Secção de texto:
A Câmara Municipal de Matosinhos exige uma resposta urgente do Governo para travar a erosão na praia de Angeiras.
Segundo a autarquia, a situação tem vindo a agravar-se nos últimos anos, com perda significativa de areia e impactos na utilização balnear e na preservação do património arqueológico existente.
A presidente da Câmara de Matosinhos, Luísa Salgueiro, aponta a construção do quebra-mar do Portinho de Angeiras como um dos fatores associados às alterações no comportamento da areia, com acumulação a norte e erosão a sul.
De acordo com a autarquia, têm sido feitos vários alertas ao Governo desde 2022, sem que tenha sido encontrada uma solução concreta. A Câmara contesta ainda a posição da Direção-Geral dos Recursos Marítimos, que não reconhece uma relação direta entre a obra e a erosão costeira.

Tarefa a realizar:
Retome o texto sobre a erosão na praia de Angeiras e dê-lhe continuação a partir do ponto em que termina.

Dados de entrada:
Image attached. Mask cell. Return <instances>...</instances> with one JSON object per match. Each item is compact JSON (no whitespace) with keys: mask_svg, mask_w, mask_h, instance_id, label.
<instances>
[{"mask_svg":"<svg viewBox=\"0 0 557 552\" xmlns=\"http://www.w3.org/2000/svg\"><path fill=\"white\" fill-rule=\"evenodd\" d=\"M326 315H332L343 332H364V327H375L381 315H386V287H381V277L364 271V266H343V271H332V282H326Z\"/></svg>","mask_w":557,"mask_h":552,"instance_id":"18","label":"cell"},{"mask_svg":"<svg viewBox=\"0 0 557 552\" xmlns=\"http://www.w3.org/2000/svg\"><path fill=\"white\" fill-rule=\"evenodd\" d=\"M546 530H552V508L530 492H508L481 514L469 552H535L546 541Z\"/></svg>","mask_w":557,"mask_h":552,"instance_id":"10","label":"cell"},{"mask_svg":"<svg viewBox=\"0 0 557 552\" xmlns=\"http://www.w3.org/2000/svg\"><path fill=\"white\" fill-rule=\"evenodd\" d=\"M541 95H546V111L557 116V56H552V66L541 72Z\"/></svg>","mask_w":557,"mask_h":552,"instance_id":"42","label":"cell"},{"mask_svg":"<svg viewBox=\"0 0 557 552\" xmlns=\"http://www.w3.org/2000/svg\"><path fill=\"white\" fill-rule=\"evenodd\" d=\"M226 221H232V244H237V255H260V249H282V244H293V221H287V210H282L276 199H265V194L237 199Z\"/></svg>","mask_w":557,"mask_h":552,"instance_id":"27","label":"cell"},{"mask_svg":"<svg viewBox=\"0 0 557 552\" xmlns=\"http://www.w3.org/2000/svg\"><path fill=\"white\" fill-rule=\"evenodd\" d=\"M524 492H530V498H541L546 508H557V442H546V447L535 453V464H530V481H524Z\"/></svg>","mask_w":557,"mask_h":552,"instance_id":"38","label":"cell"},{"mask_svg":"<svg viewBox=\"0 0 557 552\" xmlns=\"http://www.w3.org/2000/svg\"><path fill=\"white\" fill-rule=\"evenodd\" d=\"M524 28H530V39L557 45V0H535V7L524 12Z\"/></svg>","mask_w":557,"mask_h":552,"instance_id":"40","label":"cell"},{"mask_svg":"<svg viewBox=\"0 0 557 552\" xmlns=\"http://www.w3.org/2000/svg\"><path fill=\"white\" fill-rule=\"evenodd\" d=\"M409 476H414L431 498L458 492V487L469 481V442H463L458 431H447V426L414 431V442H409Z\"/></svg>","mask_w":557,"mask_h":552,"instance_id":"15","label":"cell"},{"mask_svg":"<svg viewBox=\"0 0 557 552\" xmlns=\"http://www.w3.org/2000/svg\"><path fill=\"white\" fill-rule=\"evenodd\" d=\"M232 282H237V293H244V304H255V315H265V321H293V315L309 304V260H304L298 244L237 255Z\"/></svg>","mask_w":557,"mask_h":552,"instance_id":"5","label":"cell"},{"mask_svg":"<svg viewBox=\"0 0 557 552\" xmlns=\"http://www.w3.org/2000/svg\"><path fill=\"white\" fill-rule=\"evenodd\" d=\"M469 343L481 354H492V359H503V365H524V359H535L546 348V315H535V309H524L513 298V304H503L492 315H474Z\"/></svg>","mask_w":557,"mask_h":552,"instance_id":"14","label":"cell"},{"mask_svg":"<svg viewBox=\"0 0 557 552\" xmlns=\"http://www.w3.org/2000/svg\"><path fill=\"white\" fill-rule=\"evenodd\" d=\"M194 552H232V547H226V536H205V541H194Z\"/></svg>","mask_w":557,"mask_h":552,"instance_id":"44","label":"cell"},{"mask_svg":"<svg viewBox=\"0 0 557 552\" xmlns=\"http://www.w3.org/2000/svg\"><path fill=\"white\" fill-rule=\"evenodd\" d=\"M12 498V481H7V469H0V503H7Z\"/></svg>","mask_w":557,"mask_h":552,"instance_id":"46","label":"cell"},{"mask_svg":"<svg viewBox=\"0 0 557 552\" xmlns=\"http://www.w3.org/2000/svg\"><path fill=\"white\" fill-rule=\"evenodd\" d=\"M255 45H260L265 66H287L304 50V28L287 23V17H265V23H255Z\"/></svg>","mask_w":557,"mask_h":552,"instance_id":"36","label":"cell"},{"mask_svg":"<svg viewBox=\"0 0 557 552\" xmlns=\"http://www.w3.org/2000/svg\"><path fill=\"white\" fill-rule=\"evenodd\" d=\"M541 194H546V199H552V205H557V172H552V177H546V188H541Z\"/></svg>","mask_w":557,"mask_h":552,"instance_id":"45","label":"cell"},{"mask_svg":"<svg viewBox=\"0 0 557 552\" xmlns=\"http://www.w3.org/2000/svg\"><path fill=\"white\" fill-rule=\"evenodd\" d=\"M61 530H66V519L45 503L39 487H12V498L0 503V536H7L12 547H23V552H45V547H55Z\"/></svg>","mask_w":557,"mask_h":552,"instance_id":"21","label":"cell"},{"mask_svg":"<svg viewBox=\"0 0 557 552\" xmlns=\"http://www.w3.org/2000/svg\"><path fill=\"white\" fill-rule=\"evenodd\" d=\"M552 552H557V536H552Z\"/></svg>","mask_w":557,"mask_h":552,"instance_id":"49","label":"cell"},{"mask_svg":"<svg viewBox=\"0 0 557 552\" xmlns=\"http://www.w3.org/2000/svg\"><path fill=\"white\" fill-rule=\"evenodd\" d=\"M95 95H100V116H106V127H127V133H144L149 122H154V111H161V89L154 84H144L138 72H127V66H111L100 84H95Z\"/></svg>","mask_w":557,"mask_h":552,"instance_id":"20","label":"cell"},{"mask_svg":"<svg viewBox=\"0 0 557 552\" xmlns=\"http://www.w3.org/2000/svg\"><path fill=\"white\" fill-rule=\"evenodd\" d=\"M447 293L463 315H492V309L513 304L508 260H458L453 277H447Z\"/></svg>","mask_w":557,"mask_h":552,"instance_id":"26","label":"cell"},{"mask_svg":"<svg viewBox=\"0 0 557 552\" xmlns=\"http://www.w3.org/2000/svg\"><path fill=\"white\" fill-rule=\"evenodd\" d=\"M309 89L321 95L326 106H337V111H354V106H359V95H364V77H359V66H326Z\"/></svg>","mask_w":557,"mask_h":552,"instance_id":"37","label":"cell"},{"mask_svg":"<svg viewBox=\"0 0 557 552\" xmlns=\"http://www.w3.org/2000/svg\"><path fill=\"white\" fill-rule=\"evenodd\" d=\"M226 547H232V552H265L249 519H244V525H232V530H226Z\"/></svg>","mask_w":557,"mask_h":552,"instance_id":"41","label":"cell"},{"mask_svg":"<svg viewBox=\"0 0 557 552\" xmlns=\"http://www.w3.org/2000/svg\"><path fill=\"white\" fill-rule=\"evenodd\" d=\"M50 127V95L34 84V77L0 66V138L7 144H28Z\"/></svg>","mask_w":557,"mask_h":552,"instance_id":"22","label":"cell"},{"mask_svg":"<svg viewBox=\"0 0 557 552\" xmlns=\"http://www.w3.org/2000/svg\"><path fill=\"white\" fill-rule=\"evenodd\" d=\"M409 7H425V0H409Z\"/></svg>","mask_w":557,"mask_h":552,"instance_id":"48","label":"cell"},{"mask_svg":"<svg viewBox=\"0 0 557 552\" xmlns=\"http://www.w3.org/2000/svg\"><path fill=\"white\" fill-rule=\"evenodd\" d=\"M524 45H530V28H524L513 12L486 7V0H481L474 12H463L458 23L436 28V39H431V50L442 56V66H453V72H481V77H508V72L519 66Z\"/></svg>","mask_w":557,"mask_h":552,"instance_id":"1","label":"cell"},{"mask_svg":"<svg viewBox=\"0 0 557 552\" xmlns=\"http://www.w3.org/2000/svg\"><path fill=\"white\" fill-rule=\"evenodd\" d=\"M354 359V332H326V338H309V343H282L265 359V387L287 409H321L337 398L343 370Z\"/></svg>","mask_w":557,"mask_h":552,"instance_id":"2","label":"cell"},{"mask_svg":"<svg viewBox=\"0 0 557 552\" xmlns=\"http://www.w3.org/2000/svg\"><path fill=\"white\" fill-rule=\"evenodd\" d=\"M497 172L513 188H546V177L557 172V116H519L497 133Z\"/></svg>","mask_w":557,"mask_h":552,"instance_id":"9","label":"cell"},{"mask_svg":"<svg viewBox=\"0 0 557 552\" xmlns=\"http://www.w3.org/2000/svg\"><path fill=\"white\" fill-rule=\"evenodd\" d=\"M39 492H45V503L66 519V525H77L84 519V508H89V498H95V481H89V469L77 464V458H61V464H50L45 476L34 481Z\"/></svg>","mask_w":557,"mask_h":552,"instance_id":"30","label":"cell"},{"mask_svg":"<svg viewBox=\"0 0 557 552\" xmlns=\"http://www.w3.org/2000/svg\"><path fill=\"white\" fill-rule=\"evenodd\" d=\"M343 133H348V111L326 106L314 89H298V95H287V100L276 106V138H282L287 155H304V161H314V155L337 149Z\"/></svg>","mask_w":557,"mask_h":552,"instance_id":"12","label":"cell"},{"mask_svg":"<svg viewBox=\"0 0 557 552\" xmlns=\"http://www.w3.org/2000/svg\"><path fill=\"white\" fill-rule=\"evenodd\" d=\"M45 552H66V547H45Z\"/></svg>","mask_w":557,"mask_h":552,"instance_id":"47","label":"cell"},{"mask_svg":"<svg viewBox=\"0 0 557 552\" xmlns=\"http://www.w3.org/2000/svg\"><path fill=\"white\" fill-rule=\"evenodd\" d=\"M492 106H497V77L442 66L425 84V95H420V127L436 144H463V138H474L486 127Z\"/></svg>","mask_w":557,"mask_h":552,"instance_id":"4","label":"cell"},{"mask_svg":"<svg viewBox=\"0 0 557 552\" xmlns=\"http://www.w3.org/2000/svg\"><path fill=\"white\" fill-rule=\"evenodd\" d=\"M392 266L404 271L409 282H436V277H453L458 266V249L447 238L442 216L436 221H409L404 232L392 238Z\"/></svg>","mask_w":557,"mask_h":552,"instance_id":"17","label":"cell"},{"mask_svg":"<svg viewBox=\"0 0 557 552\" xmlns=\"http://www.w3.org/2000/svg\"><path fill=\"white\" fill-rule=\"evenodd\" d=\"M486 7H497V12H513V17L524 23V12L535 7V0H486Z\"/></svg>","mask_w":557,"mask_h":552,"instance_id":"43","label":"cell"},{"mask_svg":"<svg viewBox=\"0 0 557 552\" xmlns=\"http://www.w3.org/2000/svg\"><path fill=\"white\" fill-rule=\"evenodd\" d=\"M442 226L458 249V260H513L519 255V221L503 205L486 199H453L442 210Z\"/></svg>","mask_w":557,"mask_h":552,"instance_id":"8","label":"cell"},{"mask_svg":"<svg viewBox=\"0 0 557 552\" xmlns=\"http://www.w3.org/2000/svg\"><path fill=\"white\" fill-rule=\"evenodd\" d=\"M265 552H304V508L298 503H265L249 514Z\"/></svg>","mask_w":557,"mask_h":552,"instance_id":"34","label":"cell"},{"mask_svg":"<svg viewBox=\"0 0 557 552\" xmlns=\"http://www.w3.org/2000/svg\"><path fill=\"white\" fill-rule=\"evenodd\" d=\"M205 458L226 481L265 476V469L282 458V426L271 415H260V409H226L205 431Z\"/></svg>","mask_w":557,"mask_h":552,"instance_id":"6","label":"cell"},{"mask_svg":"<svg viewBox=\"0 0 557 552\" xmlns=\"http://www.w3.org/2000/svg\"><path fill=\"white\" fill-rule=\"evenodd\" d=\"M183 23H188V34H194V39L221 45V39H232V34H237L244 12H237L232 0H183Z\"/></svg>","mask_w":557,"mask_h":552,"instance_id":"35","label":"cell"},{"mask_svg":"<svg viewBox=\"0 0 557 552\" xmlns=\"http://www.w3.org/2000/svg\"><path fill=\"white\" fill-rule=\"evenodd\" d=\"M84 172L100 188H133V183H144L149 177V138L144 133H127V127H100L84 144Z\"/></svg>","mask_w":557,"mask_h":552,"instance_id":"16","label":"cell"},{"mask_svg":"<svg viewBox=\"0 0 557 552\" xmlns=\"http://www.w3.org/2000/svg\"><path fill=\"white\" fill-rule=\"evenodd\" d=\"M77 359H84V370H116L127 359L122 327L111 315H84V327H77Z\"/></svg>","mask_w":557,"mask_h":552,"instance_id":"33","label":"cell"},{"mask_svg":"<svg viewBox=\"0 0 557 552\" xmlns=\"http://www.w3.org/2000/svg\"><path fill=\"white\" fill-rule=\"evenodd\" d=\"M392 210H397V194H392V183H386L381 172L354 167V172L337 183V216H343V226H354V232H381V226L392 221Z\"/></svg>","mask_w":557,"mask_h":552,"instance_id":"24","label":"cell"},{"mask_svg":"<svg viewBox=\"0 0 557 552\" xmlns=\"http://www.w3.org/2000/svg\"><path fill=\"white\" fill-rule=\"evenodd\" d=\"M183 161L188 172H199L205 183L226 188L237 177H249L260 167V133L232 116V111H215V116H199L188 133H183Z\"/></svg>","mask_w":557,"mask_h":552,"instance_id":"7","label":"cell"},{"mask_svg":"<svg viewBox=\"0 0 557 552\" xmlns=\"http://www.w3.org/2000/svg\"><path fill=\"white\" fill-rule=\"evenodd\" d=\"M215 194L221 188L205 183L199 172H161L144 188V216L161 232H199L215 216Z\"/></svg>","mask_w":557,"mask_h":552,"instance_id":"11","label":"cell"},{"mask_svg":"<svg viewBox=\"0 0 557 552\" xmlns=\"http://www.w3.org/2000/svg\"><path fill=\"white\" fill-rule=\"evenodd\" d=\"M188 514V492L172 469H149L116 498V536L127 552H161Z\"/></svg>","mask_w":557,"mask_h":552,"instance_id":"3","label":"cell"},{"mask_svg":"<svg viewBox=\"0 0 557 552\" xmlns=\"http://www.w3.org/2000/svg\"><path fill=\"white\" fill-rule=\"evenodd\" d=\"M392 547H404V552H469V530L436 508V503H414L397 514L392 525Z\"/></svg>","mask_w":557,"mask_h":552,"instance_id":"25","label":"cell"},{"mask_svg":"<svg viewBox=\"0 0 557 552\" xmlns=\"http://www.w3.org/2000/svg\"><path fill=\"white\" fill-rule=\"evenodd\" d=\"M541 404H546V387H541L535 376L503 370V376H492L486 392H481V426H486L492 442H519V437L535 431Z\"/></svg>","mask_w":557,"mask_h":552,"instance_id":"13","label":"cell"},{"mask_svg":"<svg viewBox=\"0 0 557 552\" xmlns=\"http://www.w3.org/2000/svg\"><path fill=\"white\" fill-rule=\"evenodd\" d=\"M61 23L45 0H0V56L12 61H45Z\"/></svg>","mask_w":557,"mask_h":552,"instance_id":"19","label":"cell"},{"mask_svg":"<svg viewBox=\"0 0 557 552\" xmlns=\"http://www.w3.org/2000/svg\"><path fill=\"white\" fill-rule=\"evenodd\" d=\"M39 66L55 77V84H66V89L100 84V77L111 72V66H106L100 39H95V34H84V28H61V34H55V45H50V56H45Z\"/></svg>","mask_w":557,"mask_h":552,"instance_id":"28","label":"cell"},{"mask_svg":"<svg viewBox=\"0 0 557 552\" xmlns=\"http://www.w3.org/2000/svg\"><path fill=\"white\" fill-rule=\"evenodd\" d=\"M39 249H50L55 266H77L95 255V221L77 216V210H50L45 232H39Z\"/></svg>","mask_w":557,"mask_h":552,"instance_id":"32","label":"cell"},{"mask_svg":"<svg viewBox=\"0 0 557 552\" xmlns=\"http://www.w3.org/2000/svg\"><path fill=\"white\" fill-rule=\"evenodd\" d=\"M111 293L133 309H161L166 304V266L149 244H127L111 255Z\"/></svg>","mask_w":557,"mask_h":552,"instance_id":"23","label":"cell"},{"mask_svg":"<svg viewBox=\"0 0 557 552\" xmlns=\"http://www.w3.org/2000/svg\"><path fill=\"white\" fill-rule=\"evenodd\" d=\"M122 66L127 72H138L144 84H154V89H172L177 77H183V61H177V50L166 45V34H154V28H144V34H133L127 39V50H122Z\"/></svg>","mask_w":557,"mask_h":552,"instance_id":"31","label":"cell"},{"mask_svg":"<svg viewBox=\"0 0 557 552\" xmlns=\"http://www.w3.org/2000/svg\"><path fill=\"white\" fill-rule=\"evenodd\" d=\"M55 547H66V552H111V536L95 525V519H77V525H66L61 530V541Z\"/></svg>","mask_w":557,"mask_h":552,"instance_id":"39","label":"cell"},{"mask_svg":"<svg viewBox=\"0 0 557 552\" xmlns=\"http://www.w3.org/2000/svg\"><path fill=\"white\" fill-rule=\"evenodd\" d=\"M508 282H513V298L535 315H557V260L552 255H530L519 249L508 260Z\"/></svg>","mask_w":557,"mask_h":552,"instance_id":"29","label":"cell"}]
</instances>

Resposta:
A autarquia baseia a sua posição num estudo realizado pelo investigador Renato Henriques, da Universidade do Minho, que aponta para uma possível ligação entre a intervenção e a perda de areia na praia.
A erosão está também a expor e a colocar em risco os tanques romanos de salga, vestígios arqueológicos da ocupação romana na região.
A Câmara de Matosinhos apela ao Governo para uma intervenção urgente, defendendo que a reposição de areia deve ser realizada ainda durante a atual época balnear.